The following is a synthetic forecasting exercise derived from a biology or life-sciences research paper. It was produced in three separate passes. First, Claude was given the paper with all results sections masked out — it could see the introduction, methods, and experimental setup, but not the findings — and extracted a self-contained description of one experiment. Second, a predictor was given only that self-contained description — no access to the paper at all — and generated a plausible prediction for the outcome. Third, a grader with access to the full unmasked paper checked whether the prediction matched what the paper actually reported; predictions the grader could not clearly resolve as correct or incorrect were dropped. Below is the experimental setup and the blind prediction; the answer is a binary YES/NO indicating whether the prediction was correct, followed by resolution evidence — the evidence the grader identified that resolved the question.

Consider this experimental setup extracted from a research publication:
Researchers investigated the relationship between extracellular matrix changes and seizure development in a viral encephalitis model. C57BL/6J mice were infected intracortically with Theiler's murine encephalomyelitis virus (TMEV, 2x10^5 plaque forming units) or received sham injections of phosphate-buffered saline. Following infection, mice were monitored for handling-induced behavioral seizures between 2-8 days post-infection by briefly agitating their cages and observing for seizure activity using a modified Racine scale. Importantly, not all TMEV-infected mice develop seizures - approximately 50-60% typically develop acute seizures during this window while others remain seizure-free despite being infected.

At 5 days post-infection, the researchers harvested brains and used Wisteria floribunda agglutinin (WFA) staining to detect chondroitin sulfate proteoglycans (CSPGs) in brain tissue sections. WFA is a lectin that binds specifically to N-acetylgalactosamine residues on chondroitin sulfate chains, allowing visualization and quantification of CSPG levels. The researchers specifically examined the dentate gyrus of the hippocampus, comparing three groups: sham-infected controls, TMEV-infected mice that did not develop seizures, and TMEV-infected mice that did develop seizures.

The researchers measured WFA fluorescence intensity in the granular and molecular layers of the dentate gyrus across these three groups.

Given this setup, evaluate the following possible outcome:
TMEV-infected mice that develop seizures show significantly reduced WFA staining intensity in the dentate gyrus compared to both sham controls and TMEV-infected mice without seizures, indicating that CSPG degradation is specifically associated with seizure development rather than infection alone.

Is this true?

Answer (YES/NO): NO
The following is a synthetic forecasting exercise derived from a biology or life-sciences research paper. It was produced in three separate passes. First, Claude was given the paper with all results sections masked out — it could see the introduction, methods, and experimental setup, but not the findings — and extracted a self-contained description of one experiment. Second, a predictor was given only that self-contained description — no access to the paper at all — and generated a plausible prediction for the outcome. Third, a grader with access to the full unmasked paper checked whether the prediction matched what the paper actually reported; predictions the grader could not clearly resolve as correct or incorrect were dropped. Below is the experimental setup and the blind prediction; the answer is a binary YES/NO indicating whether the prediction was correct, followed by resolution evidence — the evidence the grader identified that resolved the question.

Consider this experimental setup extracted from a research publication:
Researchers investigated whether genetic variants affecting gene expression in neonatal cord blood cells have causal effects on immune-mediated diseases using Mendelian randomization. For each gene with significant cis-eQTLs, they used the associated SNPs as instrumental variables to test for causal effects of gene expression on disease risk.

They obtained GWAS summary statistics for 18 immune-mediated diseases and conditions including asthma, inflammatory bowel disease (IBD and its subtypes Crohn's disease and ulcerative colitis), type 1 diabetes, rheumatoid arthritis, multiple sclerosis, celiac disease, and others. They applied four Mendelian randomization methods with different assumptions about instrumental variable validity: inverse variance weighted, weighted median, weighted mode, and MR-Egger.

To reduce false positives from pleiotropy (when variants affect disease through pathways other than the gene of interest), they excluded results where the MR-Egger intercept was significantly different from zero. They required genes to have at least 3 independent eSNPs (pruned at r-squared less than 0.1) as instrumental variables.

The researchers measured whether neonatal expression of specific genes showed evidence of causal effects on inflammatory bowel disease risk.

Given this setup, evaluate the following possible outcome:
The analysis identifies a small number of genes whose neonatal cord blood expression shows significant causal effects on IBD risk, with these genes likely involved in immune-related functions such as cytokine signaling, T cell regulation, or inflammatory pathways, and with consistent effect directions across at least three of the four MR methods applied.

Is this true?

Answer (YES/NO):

__WHAT THE TASK REQUIRES__: Scan the material above for the word "measured", and copy every line in which it is found.

__SOLUTION TO THIS TASK__:
The researchers measured WFA fluorescence intensity in the granular and molecular layers of the dentate gyrus across these three groups.
The researchers measured whether neonatal expression of specific genes showed evidence of causal effects on inflammatory bowel disease risk.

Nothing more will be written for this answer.